In many places in Spain, dinner is not served until 9 or 10 o’clock at night. So many people like to “tapear” or go out and eat tapas at a few different bars to meet up with friends, discuss the day, and in general just relax in a fun social atmosphere. In a lot of the major cities and in most parts of Adalucía, when you order a drink, often you get a tapa for free. Or sometimes it is the other way around; if you order a tapa, you get a free drink.
Now, how this tradition came about is debated among a few popular theories. First, it is important to know what “la tapa” means. Literally, it means “cover” or “top,” so it is important to keep this in mind when thinking about its history.

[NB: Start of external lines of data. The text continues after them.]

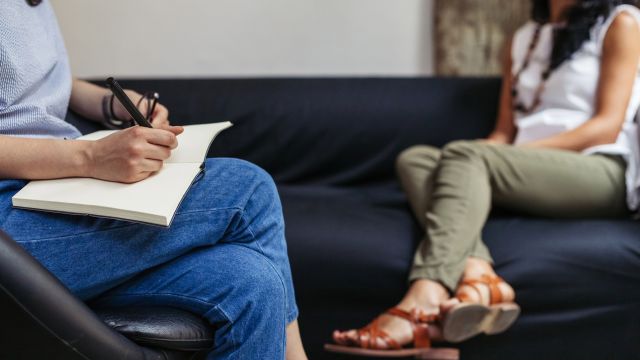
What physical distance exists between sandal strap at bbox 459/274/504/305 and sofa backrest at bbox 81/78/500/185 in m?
0.66

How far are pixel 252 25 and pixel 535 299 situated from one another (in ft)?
4.57

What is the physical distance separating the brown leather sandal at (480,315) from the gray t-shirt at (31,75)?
79 cm

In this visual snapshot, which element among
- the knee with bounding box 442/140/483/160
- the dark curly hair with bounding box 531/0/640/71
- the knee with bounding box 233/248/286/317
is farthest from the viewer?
the dark curly hair with bounding box 531/0/640/71

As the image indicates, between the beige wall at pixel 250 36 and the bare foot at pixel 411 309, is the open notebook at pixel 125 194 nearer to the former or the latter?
the bare foot at pixel 411 309

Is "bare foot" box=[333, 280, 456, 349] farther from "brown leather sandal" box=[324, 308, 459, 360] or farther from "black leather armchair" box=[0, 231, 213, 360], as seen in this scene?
"black leather armchair" box=[0, 231, 213, 360]

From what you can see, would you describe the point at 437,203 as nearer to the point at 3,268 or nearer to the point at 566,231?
the point at 566,231

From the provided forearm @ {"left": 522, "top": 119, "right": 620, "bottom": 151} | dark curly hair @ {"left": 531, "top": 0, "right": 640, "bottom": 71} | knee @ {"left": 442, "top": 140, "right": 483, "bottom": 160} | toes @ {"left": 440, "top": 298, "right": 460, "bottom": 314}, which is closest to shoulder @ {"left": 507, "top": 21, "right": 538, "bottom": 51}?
dark curly hair @ {"left": 531, "top": 0, "right": 640, "bottom": 71}

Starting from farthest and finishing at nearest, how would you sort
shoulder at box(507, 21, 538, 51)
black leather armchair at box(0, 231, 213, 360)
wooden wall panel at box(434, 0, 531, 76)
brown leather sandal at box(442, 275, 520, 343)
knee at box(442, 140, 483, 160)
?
wooden wall panel at box(434, 0, 531, 76), shoulder at box(507, 21, 538, 51), knee at box(442, 140, 483, 160), brown leather sandal at box(442, 275, 520, 343), black leather armchair at box(0, 231, 213, 360)

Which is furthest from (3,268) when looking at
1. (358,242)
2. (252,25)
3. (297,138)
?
(252,25)

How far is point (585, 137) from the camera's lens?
5.15 ft

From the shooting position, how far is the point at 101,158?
0.85 metres

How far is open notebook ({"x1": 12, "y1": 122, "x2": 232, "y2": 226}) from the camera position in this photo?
789 millimetres

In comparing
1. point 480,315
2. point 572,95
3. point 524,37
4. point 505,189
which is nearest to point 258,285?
point 480,315

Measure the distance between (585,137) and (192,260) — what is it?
43.6 inches
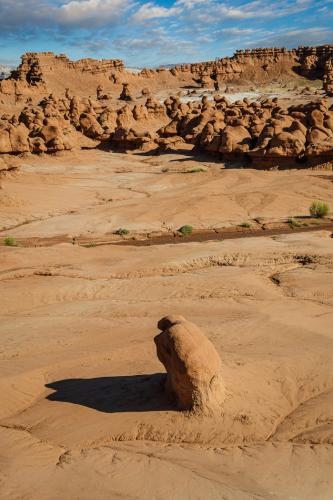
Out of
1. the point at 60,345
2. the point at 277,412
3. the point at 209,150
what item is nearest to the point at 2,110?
the point at 209,150

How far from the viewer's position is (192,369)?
5.78m

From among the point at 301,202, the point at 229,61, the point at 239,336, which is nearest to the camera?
the point at 239,336

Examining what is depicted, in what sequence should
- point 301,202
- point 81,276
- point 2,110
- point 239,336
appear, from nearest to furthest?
point 239,336, point 81,276, point 301,202, point 2,110

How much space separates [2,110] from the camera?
1737 inches

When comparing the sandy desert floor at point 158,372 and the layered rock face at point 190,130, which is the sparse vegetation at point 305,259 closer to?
the sandy desert floor at point 158,372

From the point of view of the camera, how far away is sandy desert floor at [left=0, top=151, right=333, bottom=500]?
16.1 feet

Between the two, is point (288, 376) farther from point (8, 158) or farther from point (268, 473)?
point (8, 158)

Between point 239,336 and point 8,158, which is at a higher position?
point 8,158

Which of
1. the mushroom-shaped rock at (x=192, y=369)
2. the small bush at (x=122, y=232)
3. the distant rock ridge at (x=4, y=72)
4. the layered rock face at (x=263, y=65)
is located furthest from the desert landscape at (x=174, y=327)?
the distant rock ridge at (x=4, y=72)

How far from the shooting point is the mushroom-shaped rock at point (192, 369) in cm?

Some say that some sneaky tavern owners from Castilla-La Mancha found that a strong smelling and tasting cheese could “cover” the flavor of cheap wine. This way, they could sell the not so great wine for a higher price by including a free piece of cheese.
Others say that when King Alfonso XII was visiting Cádiz on the south west coast, he ordered a cup of sherry, which is famous in this region. In order to protect the wine from the blowing beach sands, the waiter covered the wine glass with a slice of cured ham. King Alfonso apparently enjoyed it and asked for another glass of sherry with a “tapa” just like the first.
Less legendary is the thought that since you are most likely standing when you are out having drinks with friends, you would need to cover your drink with your plate in order to have a free hand to eat. Or that you would need to top your sherry, a very sweet wine, with bread or ham to keep the curious flies away.
Now what kind of tapa you get with your drink widely depends on the region, but the staples are olives, of which there can be many different varieties, bread with aioli, and some kind of fried seafood. It is also very common to see small slices of bread topped with Spain’s famous jamón serrano or slices of cheese. My favourite is tortilla Española, which is very similar to an omelette with pieces of fried potato and onion inside instead of cheese.
There are thousands of tapa recipes out there and I encourage you to try a few on your own. Being all the fad right now, your friends would definitely be impressed if you invited them all over for an early evening of tapas at your house. ¡Salud! and ¡Buen provecho!